Strengthening shared values is more essential to my marriage bond than engaging in shared interests.

Doing things together is important to a successful marriage. There is nothing wrong with that! But values are a much more powerful bond than shared interests. Having things in common may have initially drawn two people together, but sharing similar values, morals, and principles will keep a couple together. Strengthening these bonds is essential. They help provide the vision and purpose of a relationship. Without the shared values, there is no meaning to the marriage. Two people getting married because they like to do things together should not be the sole reason. They might as well join a club. But when two people have the same morals, they find a mission. It has a purpose that gives their marriage meaning.

It is more important to earn my spouse’s trust than to get my own way.

A successful marriage requires trust. Trust is a large factor in providing security. But too often immaturity intrudes and a couple finds their marriage inconvenient. Marriage requires responsibility. Responsibility requires accountability. Accountability requires maturity. It is imperative that a couple keep each other’s trust. Earning someone’s trust takes effort, time, and commitment. There is no other way to gain someone’s complete trust. In marriage, this trust ought to be much more important than getting your way.

To whatever degree insecurity exists in my marriage to that same extent my marriage has become vulnerable.
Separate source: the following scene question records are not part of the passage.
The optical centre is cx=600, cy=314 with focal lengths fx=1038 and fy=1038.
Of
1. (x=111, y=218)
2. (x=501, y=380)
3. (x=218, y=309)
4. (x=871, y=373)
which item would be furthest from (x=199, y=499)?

When either the husband or the wife is insecure, the marriage becomes vulnerable to Satan, outside influences, stress, and pressure. A couple who is secure in their marriage can defend against any attack, resist any influence, and handle any stress or pressure. Too often we strip our spouse of his or her security. Sometimes this is done in innocence, sometimes in anger, and sometimes intentionally. Either way, no one will be happy. An insecure wife will become controlling and dominating. An insecure husband will become reclusive, withdrawn, and angry. Anything could cause that volcano to blow.

Submission and love go hand in hand, and neither can exist in my marriage without the other.

Submission and love are right and proper in marriage. When both the husband and the wife mix submission and love for each other, there is stability and strength in the marriage. The husband is head of the home, the Bible teaches, and the wife is supposed to submit. Yet the husband is to love the wife. And what few people understand is that love is always an act of submission. So the Bible command is twofold. A couple is supposed to submit to each other because submission is one of the greatest acts of love possible. The Bible commands us to submit to God to demonstrate our love (John 15:15), and Jesus submitted Himself to the Cross as an act of love (Philippians 2:8; John 3:16). Both the husband and the wife are to do the same for each other. The two cannot exist apart.

These are the Ten Principles for a successful marriage. When these are applied, the marriage is stronger.